---------- Record set

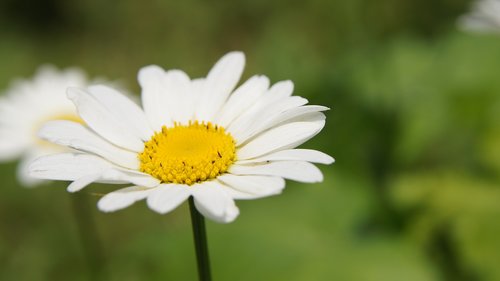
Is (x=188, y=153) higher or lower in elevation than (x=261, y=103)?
lower

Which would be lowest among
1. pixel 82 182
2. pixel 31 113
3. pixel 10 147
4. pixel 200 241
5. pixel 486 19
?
pixel 200 241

--------------------

Rescale the entries above by writing out every line again, requests included. Multiply each pixel coordinate in the answers by 1.95 and round to whole numbers, with halves rounded up, but leave the numbers in the requests unchanged and omit the pictures.

Is (x=188, y=153) higher or lower in elevation than (x=261, y=103)?
lower

Which would be lowest among
1. pixel 82 182
2. pixel 31 113
3. pixel 10 147
4. pixel 200 241
5. pixel 486 19
?
pixel 390 470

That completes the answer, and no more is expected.